Crosstalk of CMOS Image Sensor (CIS) causes degradation of spatial resolution, color mixing and leads to image noise.
Crosstalk consists of spectral, optical and electrical components, but definition of each component is obscure and
difficult to quantify. For the first time, quantifiable definition of each component is proposed to perform crosstalk
analysis in this paper. Contribution of each component to the total crosstalk is analyzed using opto-electrical simulation.
Simulation is performed with an internally developed 2D finite difference time domain (FDTD) simulator coupled to a
commercial device simulator. Simulation domain consists of set of four pixels. Plane wave propagation from micro-lens
to the photodiode is analyzed with FDTD and the optical simulation result is transformed into the photo-current in the
photodiode using electrical simulation. The total crosstalk consists of 43% of spectral crosstalk, 14% of optical cross talk,
and 43% of electrical crosstalk at the normal incident light. Spectral crosstalk can be suppressed through careful
selection of color filter materials with good selectivity of color spectrum.
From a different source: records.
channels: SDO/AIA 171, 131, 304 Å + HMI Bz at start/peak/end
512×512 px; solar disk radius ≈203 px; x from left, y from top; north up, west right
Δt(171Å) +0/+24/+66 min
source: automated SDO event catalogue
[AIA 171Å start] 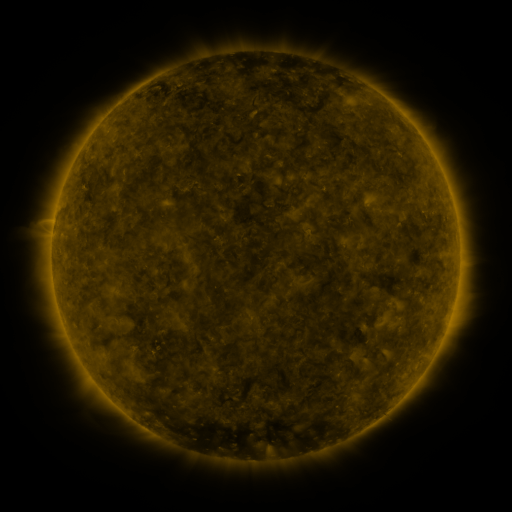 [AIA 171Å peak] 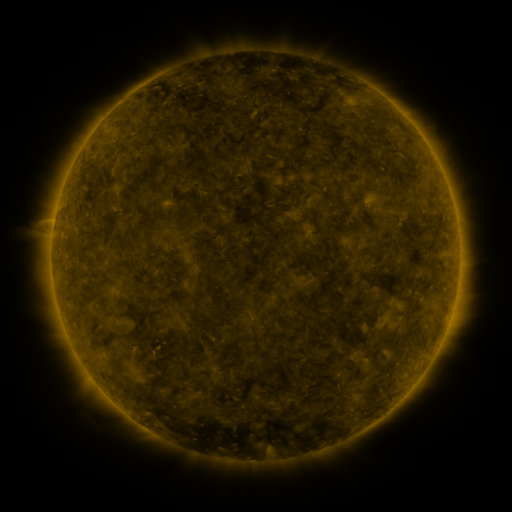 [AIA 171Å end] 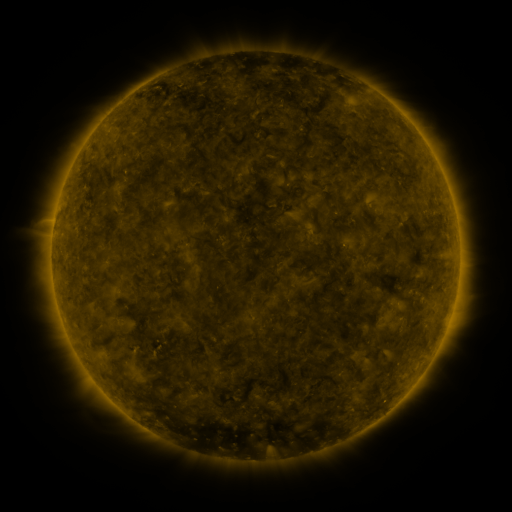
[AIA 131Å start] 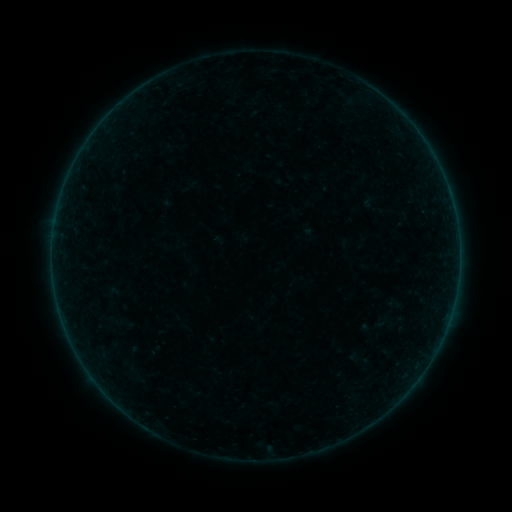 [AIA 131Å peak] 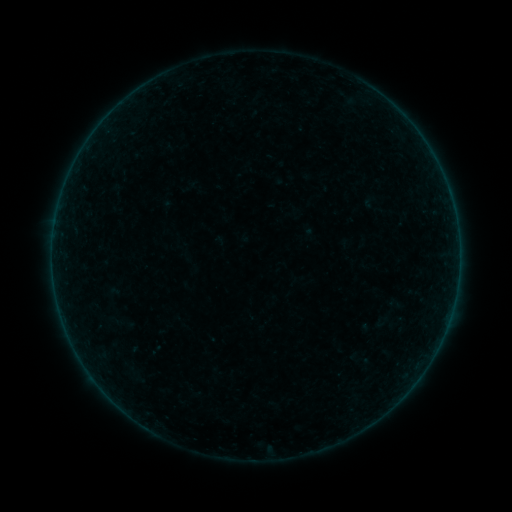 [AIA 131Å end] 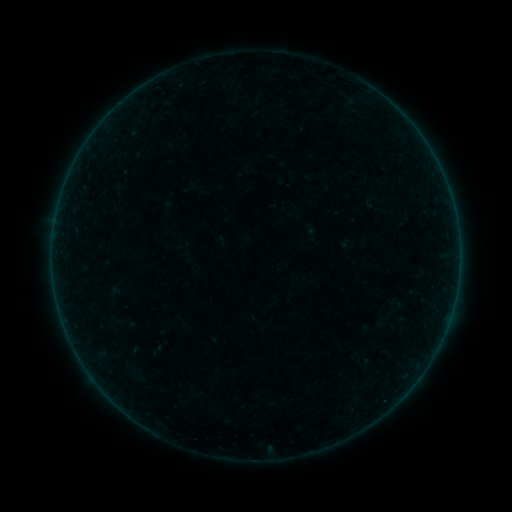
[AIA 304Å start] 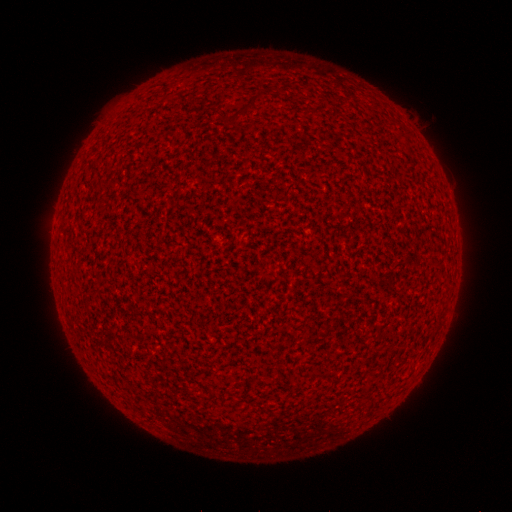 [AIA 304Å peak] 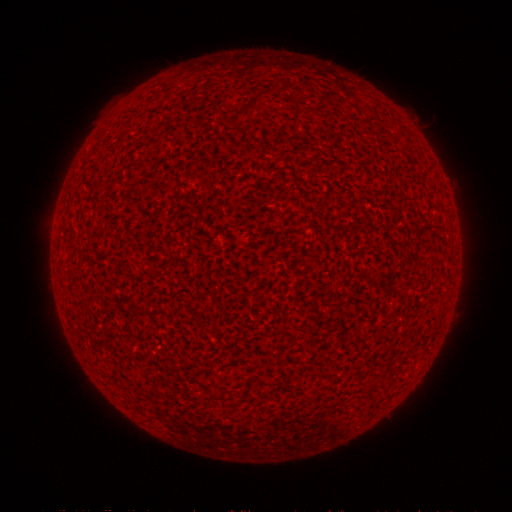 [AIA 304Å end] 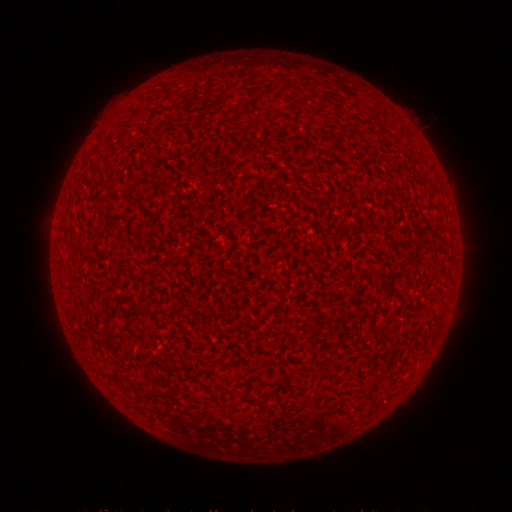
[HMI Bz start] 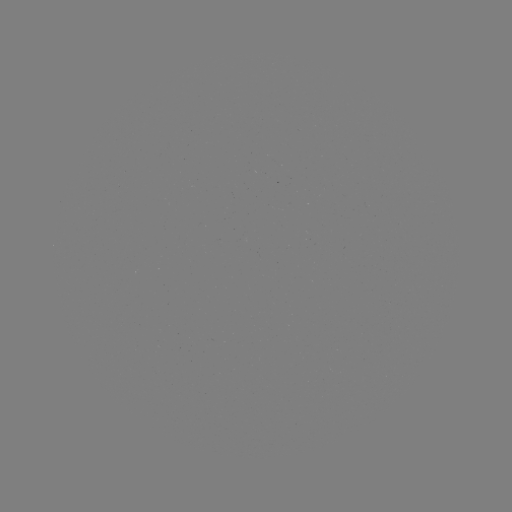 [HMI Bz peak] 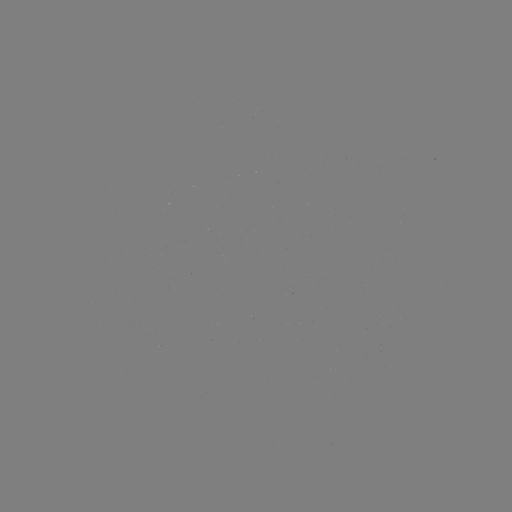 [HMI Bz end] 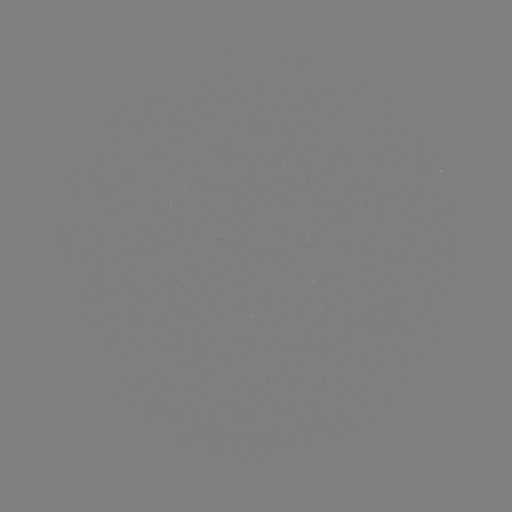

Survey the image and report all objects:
A2.0 flare: (58, 304)
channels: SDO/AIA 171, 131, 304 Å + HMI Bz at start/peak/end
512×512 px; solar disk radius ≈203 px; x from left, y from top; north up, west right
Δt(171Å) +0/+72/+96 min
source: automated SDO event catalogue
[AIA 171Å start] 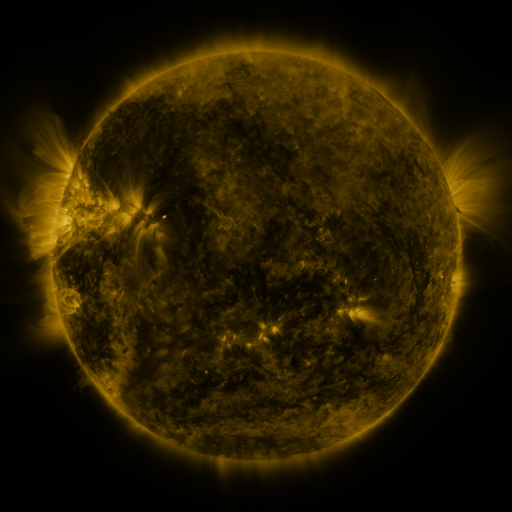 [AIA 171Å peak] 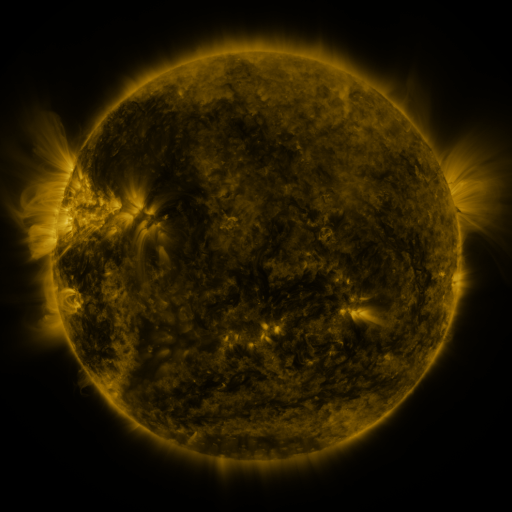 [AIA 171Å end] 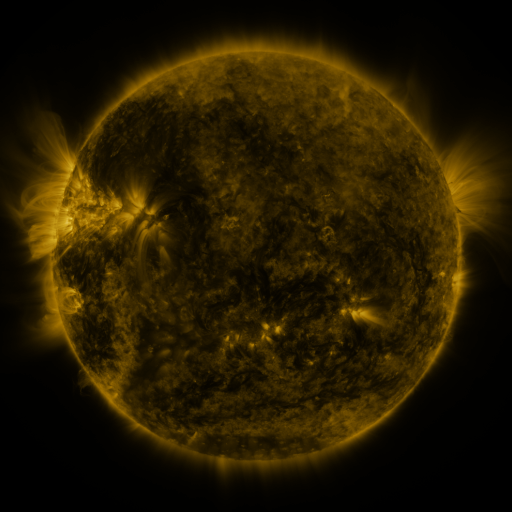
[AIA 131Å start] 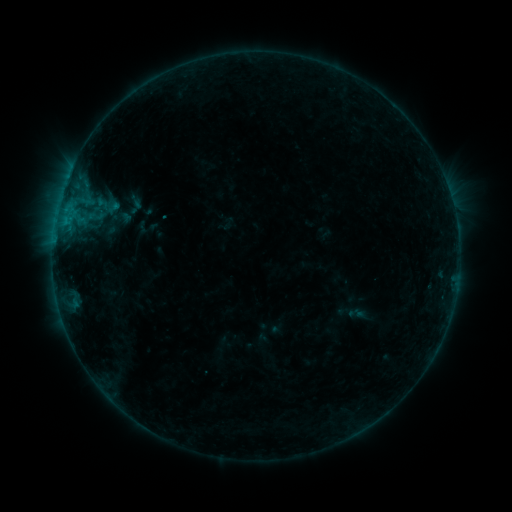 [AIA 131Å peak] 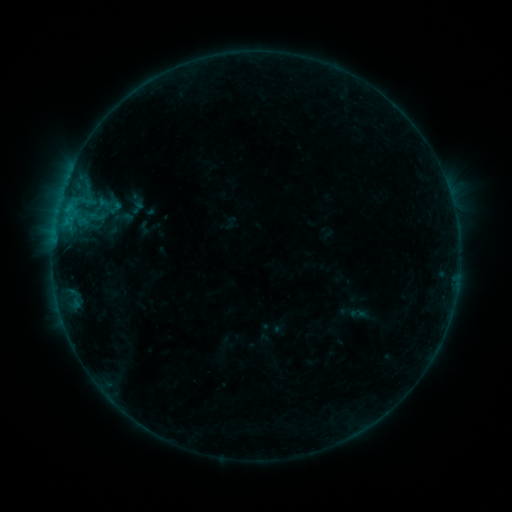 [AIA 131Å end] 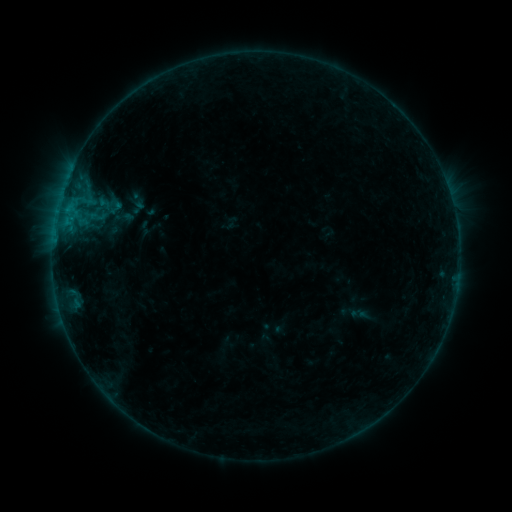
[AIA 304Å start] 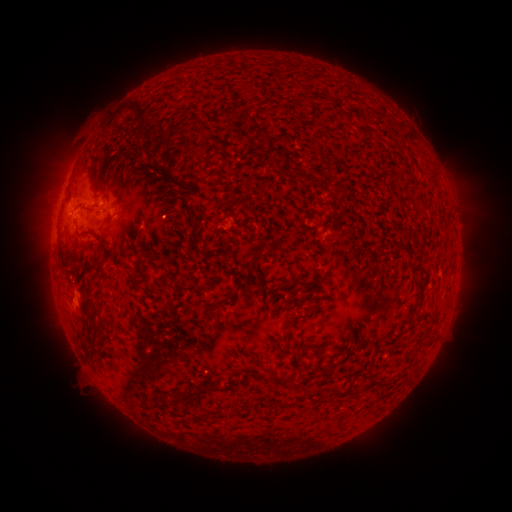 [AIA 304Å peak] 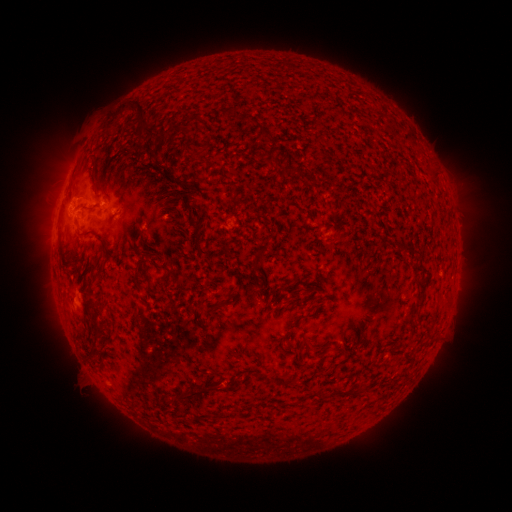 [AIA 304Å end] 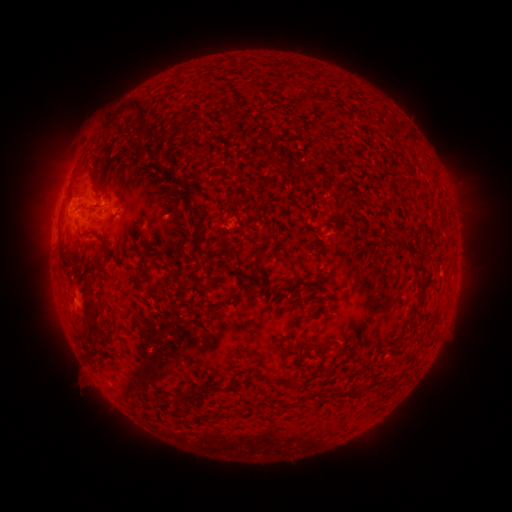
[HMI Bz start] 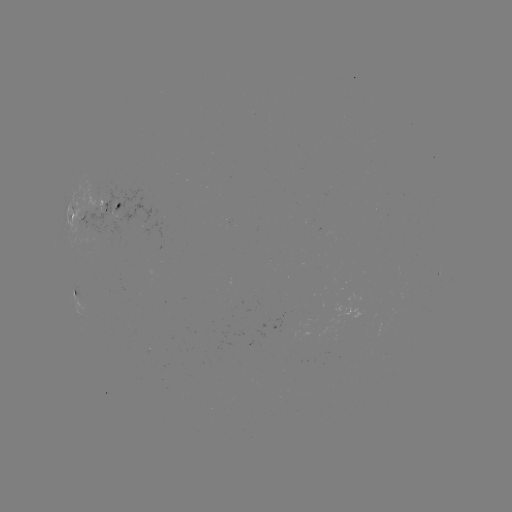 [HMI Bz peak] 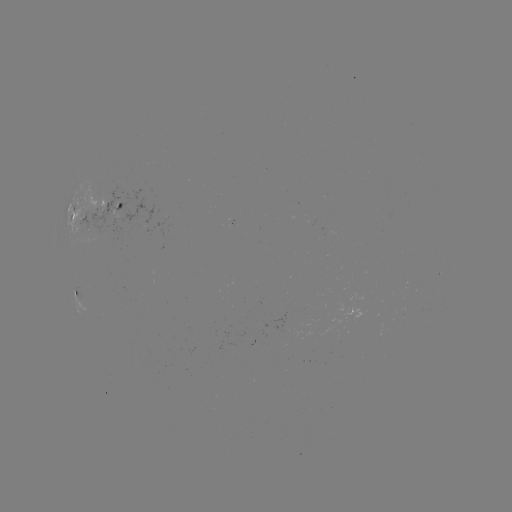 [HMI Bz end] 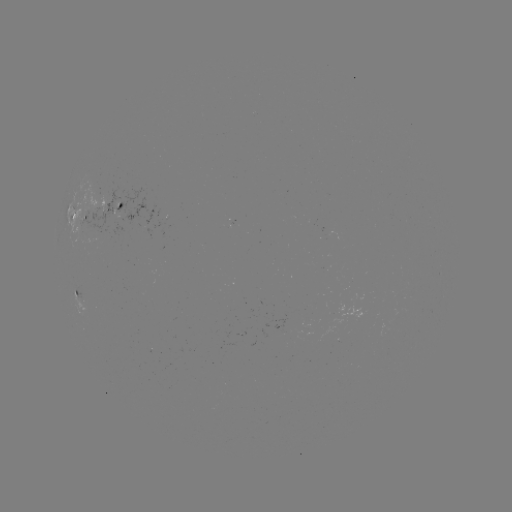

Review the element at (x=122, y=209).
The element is emerging-flux region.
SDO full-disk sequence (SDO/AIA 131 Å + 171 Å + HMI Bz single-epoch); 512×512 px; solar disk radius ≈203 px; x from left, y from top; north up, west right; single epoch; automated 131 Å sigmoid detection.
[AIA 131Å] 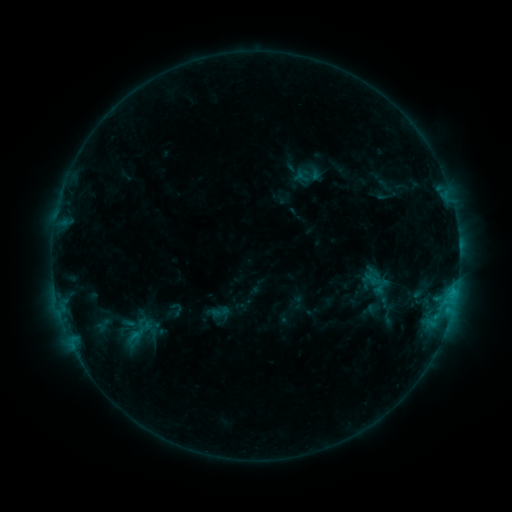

Characteristics of crosstalk and
photosensitivity show contrary trend to one another as a function of color filter thickness. Therefore, the crosstalk target
is fixed and simulation is performed to determine the minimum color filter thickness that satisfies the crosstalk target. By
color filter material and thickness optimization, 10% increase in photosensitivity and 7% decrease spectral crosstalk were
obtained. Electrical crosstalk showed 11% and 9% improvement through applying to new implantation process and
stacking multi-epi layer on the p-type substrate, respectively.